:: QUOTED PASSAGE ::
‘Poor Man Feel It’


I am not surprised when a seven year-old boy dupes his father and he gets everything that he wants. Most boys are learning their trade; the same tricks would be repeated years later as 40-year-olds. With such masterly, they would easily dupe the electorate if they were politicians.

This column is apolitical. The most it can do is present art in simplest form which everyone can relate to. The beauty of art is that is concentrates on the same thing, retold several times to give meaning to what we often deem incomprehensible; from abstract to concrete.

I love music for its aesthetics and hip-hop falls in that category. Disregard the perception that hip-hop glorifies cursing. But of all the music I listen to, reggae music remains the most relevant in the developing world; capitalists hate that music, conscious people love it wholly and it has such cathartic effect among the poor people.


Just listen to Evison Matafale’s ‘Olakwa Ndani?’ Peter Tosh’s ‘Poor Man Feel It’ and Joseph Hill’s ‘Poor Jah People,’ that is how relevant reggae music is. Poverty defines human kind; the poor people must exist for the rich to be noticed. But if such poverty is man-made, as a result of disregard for humanity preferring greed instead, it is a great injustice.

Matafale resigns to fate in the song ‘Olakwa Ndani?’ He is sarcastic ofcourse, Babylon system makes the poor people poorer. He claims in the song that “Only the dead can defeat poverty.” It means poverty will live as we live; it might as well follow us to our graves.

We can blame our poverty on several things but capitalists and politicians would be among them. Joseph Hill believes, in the song ‘Poor Jah People,’that we cannot eradicate poverty for “we have never been given a chance even one time …to try and control our haunted lives.” The life of the poor people is controlled somewhere in the august House where members of Parliament are detached from the reality.


The poor people are the electorate, who in Hill’s words have been “stoned and refused, kicked out of the streets so many times.” While the minority have “a bow full in their hands, why are my wife and the kids hungry?” We still see a lot of people in the streets struggling to earn a living when much time and resources are wasted by politicians trying to garner support for the next election.

Hill sings: “Some are in the street drinking dirty water, some eating out of garbage pan I say.” But these are the electorate who hopes for change when the time cometh. Yeah, you remember the pictures of him who now occupies the top seat? Jumping into a minibus just to buy bonya to send the message that he was one of us, he is not one of us today.

:: WORK ORDER ::
Please continue the column on reggae music and poverty above, picking up right after its final sentence.

:: Stored data ::
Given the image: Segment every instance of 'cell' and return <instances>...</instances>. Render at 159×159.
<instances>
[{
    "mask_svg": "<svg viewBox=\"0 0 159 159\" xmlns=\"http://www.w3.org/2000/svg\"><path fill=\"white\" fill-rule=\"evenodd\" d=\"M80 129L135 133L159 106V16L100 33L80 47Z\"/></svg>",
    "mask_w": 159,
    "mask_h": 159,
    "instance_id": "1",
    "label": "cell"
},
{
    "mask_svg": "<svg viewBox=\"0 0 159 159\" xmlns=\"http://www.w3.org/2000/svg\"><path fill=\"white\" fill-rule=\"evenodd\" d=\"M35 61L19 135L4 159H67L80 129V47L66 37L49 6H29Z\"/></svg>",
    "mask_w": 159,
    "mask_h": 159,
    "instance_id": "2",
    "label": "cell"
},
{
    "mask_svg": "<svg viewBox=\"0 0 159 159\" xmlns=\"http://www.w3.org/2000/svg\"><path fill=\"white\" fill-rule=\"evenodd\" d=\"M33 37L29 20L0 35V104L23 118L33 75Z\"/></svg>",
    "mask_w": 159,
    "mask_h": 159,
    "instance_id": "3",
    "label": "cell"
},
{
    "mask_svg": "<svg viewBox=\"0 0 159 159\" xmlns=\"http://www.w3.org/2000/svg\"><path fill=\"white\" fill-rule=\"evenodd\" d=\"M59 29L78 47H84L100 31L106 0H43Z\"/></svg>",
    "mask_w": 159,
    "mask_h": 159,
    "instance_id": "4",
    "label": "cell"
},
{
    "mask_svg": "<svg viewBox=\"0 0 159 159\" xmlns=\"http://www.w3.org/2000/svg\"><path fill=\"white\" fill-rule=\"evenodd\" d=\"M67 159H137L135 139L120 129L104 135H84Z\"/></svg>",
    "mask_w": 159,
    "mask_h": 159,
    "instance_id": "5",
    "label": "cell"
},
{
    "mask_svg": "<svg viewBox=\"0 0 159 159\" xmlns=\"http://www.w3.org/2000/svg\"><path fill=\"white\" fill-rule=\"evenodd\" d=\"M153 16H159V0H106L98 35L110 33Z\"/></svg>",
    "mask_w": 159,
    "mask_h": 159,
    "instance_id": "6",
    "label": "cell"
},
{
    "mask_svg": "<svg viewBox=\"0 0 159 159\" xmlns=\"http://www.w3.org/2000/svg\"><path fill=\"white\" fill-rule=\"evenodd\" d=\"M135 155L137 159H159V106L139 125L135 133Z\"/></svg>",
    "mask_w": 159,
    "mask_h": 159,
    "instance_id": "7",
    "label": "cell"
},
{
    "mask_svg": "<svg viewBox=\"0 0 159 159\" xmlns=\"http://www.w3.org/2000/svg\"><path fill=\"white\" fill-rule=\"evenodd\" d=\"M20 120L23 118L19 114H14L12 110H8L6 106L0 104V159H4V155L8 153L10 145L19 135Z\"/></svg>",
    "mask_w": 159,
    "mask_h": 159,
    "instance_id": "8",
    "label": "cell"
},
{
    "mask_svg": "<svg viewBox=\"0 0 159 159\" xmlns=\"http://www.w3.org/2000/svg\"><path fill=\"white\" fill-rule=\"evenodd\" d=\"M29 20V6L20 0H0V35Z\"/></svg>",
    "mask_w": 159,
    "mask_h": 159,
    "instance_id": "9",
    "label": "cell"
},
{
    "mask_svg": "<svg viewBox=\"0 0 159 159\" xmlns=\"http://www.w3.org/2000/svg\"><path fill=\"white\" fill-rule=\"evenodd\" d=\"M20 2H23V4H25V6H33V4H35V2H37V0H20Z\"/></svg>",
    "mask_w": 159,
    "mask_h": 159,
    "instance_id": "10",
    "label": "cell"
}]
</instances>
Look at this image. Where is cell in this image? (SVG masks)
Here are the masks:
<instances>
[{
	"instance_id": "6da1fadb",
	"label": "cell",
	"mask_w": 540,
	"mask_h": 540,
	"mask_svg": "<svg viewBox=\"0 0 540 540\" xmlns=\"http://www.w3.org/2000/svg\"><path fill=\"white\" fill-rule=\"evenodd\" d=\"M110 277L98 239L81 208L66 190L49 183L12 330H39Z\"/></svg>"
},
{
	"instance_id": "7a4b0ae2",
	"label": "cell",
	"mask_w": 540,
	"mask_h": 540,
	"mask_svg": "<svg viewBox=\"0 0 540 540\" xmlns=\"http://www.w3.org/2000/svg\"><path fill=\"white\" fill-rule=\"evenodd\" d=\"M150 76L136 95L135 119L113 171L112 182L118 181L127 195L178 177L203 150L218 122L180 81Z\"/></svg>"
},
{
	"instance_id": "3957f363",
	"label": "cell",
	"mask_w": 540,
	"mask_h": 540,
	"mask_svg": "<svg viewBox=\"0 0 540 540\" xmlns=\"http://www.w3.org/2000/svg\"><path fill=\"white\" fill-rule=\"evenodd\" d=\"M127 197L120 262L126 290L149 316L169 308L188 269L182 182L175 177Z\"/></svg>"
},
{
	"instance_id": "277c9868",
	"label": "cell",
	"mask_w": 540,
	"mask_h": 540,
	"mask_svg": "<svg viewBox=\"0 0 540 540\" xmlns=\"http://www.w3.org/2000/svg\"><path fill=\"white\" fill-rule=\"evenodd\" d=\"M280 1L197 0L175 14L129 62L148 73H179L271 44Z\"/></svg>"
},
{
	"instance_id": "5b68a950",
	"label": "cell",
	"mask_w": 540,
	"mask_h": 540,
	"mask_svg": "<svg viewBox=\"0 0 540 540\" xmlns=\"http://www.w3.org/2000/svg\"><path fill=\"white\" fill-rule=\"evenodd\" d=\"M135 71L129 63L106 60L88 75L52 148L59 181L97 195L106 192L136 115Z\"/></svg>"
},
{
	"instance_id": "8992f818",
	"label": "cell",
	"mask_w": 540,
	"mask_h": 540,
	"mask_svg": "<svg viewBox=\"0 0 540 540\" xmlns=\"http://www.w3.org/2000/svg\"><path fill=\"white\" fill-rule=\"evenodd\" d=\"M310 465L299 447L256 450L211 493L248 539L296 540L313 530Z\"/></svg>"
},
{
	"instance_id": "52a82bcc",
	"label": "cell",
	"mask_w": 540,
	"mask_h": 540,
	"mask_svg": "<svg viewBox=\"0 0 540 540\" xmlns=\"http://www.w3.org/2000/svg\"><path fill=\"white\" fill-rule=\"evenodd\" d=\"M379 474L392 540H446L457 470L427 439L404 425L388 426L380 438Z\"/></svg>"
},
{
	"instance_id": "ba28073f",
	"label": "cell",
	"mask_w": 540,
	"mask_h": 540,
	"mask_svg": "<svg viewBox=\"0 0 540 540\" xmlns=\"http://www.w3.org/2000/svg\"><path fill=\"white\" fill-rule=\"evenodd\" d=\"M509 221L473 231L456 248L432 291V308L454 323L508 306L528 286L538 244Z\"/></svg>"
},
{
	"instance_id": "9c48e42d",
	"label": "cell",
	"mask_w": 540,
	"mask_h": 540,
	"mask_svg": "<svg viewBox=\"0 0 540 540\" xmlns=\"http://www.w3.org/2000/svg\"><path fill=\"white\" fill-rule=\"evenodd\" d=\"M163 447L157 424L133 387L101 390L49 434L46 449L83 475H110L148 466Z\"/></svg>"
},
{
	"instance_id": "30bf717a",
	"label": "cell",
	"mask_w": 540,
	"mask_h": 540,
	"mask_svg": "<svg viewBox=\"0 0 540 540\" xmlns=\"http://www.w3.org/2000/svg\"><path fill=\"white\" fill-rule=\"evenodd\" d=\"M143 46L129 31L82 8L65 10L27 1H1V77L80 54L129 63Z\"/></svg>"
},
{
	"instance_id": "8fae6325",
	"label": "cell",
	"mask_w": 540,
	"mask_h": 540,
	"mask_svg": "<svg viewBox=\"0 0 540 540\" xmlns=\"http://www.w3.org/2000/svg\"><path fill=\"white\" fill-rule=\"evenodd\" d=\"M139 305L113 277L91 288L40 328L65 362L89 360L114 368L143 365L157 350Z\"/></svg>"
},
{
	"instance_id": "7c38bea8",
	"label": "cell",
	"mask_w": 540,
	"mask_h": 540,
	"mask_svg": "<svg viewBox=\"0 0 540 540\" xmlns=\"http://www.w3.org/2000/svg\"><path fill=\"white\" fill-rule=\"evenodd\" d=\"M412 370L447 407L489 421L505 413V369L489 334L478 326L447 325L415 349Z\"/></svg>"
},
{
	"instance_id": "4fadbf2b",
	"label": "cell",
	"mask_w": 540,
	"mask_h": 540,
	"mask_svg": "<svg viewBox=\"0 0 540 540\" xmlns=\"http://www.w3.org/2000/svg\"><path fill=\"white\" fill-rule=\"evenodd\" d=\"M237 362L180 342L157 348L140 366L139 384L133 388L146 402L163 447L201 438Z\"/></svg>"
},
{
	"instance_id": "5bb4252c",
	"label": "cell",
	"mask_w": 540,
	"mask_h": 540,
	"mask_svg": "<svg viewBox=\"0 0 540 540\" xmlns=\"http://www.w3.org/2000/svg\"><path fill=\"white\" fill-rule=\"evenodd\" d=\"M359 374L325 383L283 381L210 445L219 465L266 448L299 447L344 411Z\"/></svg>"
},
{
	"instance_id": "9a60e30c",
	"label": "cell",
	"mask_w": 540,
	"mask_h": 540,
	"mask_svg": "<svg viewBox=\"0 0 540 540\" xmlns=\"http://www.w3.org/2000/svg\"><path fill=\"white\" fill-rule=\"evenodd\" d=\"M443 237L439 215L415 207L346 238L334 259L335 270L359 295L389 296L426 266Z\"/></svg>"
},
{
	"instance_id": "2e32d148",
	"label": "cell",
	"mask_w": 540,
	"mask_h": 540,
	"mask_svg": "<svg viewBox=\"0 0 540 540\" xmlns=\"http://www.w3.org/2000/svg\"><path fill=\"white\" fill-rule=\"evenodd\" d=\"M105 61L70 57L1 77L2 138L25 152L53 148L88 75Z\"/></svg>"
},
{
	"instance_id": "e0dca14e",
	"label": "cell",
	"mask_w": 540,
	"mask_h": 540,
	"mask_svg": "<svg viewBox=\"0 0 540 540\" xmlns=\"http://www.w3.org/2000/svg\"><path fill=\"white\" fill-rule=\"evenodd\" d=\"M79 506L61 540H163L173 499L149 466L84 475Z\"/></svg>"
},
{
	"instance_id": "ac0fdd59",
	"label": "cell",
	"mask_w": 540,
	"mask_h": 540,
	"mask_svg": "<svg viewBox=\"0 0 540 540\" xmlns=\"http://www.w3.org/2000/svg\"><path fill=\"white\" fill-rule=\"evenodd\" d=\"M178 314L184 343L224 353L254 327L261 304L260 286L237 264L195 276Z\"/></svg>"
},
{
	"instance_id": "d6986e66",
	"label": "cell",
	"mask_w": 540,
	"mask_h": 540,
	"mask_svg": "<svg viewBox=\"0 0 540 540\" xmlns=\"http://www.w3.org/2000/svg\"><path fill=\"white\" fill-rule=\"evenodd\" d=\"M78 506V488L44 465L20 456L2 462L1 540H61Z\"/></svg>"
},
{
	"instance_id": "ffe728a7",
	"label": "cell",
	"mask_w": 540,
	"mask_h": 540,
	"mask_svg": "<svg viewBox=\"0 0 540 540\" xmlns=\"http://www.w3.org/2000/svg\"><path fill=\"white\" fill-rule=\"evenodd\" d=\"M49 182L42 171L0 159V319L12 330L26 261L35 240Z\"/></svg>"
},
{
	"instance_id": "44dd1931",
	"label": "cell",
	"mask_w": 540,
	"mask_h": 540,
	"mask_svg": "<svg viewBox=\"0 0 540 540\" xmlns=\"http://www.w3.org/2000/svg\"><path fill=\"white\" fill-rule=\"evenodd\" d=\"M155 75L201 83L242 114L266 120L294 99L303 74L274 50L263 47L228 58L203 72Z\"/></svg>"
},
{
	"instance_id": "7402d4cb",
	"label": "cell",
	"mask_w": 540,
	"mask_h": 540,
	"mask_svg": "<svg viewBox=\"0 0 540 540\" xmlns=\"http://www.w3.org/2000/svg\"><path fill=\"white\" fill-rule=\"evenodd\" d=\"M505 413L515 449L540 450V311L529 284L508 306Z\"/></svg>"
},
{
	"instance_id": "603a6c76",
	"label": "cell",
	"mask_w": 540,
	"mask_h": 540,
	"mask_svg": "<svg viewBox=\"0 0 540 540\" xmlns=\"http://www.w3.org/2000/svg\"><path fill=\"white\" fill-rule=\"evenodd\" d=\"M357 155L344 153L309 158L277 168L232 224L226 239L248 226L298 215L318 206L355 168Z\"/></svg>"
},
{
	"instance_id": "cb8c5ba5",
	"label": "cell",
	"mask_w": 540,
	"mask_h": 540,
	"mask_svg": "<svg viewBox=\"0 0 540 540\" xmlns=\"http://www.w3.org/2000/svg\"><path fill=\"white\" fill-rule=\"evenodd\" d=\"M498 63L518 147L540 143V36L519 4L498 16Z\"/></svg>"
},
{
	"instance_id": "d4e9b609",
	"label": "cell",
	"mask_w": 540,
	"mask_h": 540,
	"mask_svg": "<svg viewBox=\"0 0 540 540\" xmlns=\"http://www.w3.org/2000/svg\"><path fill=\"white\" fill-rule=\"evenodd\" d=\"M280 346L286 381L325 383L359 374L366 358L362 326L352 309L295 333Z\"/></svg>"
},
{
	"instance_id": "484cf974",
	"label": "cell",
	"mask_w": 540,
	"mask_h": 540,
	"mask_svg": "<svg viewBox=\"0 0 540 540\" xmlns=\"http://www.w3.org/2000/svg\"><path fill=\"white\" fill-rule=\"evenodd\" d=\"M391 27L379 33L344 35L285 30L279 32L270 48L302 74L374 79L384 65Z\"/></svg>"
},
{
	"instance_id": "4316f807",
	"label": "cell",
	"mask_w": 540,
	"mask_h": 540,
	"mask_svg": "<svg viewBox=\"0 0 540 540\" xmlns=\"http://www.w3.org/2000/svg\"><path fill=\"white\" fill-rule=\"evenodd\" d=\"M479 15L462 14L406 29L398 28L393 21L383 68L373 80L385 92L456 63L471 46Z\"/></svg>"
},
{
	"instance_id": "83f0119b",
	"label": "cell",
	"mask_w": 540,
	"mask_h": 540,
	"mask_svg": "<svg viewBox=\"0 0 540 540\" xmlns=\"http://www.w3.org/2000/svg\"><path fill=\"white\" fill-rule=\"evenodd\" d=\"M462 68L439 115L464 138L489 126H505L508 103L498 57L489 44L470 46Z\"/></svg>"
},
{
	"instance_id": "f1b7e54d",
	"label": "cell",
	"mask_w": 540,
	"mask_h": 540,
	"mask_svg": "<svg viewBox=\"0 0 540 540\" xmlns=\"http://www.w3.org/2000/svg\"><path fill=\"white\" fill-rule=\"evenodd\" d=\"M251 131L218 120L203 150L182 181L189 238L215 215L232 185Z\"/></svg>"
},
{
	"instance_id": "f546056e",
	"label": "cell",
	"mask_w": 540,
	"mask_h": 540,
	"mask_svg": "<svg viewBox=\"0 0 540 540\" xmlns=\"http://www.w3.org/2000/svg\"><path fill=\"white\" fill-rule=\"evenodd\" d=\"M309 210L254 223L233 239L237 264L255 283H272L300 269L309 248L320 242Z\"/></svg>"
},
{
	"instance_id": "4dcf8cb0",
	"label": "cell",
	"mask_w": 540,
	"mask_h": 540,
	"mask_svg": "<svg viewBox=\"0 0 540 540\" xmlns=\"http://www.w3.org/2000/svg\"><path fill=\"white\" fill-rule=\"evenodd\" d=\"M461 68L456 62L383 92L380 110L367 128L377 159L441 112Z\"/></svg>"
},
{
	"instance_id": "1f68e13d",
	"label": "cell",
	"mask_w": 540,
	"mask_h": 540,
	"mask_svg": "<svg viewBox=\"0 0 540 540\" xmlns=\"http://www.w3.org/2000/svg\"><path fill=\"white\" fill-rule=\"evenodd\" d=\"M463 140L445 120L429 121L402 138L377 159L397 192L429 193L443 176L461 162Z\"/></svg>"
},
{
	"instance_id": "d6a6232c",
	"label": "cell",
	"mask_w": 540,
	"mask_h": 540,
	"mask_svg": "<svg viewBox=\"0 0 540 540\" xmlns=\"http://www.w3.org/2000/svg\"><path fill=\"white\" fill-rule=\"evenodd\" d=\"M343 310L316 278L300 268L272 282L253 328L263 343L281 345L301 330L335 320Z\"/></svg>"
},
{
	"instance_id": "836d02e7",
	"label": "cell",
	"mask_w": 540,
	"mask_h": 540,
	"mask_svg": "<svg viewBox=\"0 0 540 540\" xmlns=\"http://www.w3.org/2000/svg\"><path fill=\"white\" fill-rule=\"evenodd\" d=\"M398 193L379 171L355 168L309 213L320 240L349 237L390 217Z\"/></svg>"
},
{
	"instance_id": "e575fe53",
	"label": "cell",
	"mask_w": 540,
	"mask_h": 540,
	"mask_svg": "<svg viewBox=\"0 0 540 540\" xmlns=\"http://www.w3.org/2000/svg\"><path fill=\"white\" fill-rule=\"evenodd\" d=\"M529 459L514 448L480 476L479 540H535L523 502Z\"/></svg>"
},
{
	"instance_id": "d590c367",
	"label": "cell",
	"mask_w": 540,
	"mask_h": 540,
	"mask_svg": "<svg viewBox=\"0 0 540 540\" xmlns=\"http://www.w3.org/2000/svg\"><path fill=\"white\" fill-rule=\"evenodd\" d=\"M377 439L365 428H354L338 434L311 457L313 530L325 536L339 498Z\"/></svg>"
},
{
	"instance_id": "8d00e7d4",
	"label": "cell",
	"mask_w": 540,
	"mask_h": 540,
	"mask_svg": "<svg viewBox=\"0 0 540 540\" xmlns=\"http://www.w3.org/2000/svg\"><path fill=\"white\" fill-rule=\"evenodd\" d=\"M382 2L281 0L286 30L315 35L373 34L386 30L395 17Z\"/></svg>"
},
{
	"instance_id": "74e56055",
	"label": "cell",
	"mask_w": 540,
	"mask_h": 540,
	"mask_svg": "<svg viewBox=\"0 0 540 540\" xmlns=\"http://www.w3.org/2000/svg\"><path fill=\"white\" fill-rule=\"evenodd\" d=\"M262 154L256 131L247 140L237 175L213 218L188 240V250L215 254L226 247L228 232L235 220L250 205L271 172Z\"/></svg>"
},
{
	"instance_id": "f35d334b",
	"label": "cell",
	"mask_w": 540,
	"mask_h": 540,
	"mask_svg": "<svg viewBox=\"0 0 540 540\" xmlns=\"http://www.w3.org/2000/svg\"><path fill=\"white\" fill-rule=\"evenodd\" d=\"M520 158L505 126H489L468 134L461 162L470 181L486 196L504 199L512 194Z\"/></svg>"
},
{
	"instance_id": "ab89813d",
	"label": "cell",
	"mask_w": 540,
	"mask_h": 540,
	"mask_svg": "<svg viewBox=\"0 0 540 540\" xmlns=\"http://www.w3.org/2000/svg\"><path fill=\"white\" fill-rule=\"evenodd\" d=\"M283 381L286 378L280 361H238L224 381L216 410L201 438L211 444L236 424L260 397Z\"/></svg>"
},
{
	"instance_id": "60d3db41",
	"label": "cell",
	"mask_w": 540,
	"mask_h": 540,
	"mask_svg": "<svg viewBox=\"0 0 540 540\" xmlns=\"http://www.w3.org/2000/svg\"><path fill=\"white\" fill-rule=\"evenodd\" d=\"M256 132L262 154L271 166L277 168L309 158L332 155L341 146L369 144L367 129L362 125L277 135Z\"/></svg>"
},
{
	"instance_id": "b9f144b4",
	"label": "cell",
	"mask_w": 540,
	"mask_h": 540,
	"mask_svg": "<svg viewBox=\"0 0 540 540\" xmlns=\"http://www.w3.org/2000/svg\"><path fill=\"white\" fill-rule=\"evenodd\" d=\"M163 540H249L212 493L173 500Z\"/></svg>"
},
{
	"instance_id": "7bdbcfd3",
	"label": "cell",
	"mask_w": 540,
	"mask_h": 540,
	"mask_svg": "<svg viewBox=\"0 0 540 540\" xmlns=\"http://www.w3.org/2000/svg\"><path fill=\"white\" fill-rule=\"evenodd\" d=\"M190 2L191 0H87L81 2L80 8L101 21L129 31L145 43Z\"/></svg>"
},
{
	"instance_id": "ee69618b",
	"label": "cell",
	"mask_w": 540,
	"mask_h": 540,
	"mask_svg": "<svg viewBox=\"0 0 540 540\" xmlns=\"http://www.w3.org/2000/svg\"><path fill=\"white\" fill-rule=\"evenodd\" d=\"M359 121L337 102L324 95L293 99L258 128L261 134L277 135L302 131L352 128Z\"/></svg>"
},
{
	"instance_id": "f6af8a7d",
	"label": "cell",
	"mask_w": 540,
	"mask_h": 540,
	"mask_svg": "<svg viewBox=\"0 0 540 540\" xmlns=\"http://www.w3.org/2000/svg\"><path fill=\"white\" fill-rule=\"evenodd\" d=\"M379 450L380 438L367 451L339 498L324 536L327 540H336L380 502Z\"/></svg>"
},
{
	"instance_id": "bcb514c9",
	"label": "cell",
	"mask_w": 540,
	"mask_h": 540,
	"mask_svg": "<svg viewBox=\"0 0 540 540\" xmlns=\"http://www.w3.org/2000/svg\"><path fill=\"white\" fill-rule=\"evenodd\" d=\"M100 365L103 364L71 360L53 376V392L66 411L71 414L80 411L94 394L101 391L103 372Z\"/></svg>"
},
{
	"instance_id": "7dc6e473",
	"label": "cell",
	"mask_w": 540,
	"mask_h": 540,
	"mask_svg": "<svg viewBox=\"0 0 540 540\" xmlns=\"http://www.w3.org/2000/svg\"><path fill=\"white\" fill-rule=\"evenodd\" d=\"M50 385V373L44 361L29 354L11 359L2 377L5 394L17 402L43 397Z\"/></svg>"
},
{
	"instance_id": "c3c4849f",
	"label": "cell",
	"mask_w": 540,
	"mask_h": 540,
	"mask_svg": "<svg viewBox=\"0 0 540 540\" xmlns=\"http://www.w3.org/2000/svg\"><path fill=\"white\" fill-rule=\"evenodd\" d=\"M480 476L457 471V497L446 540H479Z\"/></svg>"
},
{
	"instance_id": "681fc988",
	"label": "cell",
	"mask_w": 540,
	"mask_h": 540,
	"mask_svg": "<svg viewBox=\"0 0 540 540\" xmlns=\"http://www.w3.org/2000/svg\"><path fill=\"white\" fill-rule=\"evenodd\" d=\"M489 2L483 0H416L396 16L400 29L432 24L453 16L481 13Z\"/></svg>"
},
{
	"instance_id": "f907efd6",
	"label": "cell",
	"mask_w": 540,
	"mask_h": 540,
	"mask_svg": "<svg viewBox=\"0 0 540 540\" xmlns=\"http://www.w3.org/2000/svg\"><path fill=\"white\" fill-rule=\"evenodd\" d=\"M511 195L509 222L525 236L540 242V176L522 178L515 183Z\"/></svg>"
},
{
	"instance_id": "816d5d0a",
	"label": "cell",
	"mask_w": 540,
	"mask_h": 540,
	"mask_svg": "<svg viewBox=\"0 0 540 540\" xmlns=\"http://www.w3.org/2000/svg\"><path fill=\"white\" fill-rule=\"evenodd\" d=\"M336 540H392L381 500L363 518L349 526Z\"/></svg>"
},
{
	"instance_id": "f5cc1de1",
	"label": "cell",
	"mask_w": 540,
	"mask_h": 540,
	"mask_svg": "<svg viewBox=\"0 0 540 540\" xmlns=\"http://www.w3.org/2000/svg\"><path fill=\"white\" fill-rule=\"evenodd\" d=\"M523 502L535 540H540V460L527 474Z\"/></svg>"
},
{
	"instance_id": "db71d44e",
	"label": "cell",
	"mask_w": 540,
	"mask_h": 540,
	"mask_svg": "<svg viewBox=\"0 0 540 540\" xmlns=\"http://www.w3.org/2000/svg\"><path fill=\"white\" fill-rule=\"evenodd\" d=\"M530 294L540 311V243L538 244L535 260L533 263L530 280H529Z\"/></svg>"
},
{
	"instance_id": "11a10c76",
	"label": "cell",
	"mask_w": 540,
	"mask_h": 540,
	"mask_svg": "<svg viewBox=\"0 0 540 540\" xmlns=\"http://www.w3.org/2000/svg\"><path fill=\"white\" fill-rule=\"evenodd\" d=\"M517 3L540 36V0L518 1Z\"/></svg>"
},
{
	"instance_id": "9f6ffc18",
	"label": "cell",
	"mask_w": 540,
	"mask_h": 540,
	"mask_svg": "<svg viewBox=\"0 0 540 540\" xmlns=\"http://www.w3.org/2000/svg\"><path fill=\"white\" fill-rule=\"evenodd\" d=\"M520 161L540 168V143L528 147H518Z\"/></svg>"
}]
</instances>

:: OUTPUT ::
The airwaves in Malawi are dominated by young artists who detach themselves from reality. The radio stations are giving too much airtime to irrelevant music that is why most important issues are never highlighted. Perhaps the majority of artists are too shallow to create deep music that would wash away politicians’ greed.

I don’t understand when young musicians feel they are detached from politics so they cannot comment. I see a generation of musicians that is so obsessed with self-importance. I would expect some kind of messengers that would mirror the reality just like Matafale, Gift Fumulani and the old Joseph Nkasa.

As we keep on searching for relevant music, we can find solace in the fact that relevant musicians created enough before they died. There will always be music that would reflect the feeling of the poor people who are neglected. That is the reason I still listen to Peter Tosh’s ‘Poor Man Feel It.’ The solution to this pollution we call poverty would not be quelled by temporally measures like food or cow distribution.

The song ‘Poor Man Feel It’ is in the album Wanted Dead and Alive released in 1981. How perfect would a script be decades later? The militant musician sings: We have to find a solution to this pollution/Gas gone up/ Bus fare gone up/ The rent gone up/ Lighting gone up/ The tax gone up/ Car parts gone up/ But it’s only the poor man feel it/ Time gone up/ Scallion gone up/ Onion gone up/ Red beans gone up/ Black pepper gone up/ Chicken gone up/ And the parents them angry/ Cause the pickney them hungry.

In Jamaican Patois, pickney means children. That is the reason the song concludes with that touching cry of a hungry baby attempting to suckle from a woman who has spent weeks without food. Ooh, ‘African Woman’ strong woman.